> DIRECTIONS FOR THIS TASK
Leave the pictures out and quote only the lines from the one with "Figure CN101821544BD01231" down to the end of the listing below.

> DATASET EXCERPT

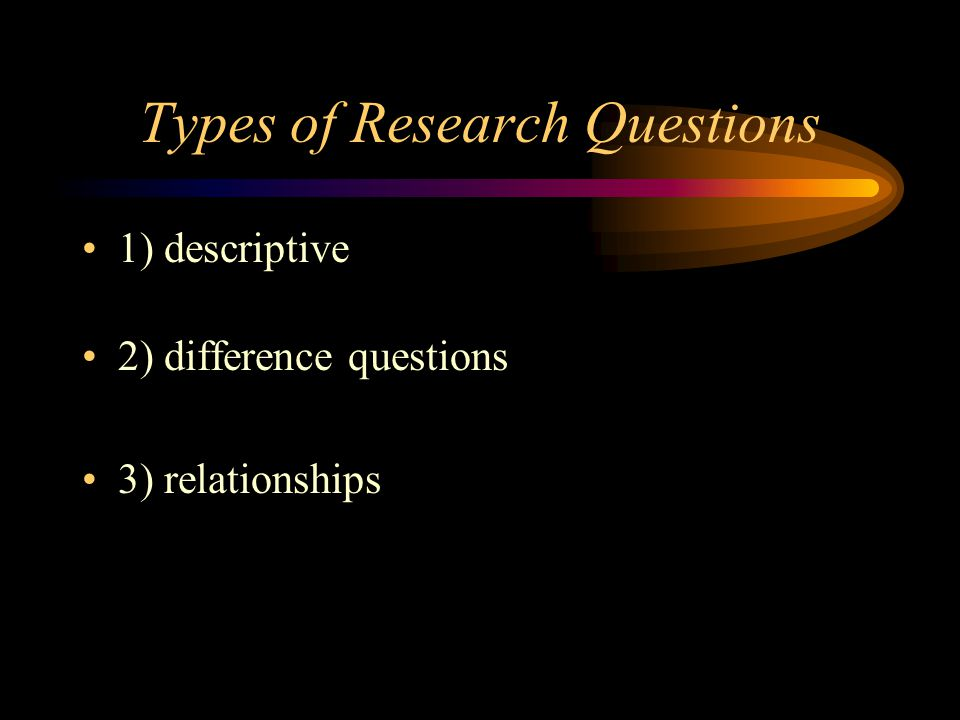 Types of Research Questions 1) descriptive 2) difference questions 3) relationships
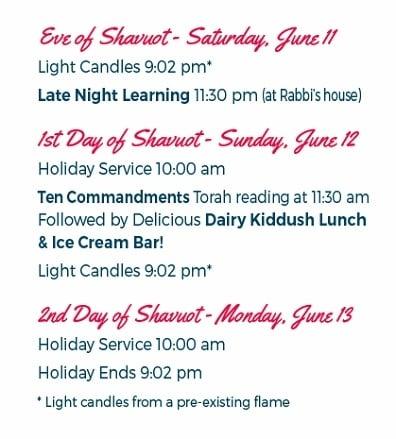 Shavuos Schedule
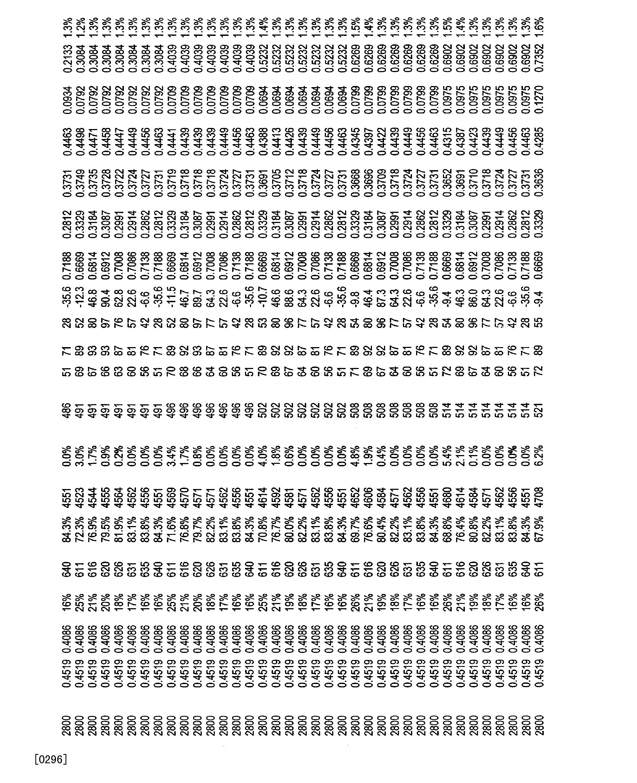 Figure CN101821544BD01231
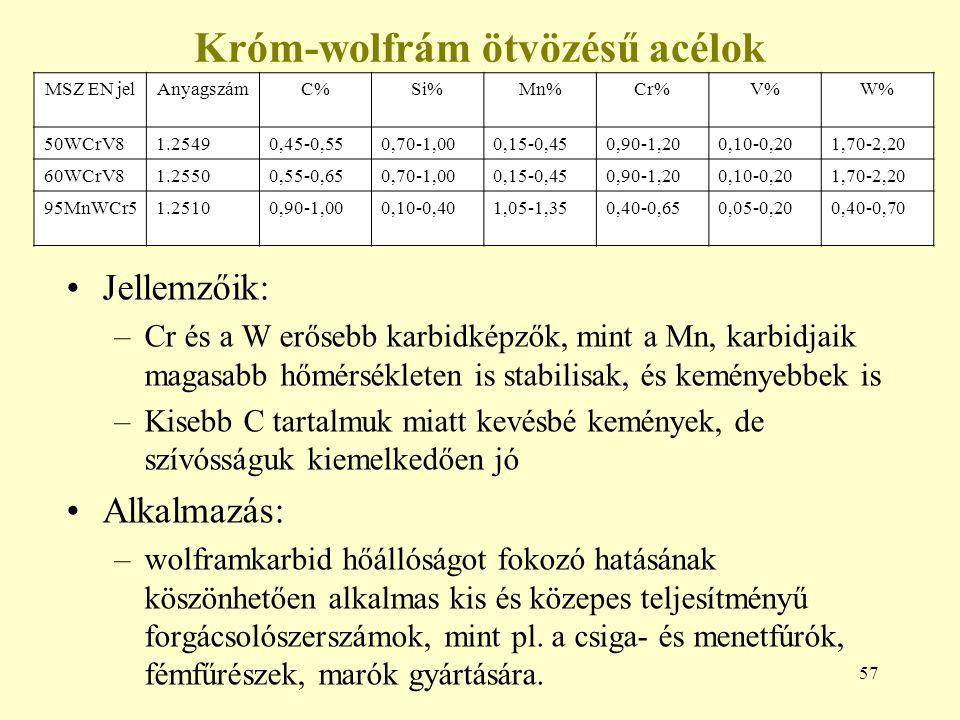 Króm-wolfrám ötvözésű acélok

> TASK OUTPUT
 Figure CN101821544BD01231
 Króm-wolfrám ötvözésű acélok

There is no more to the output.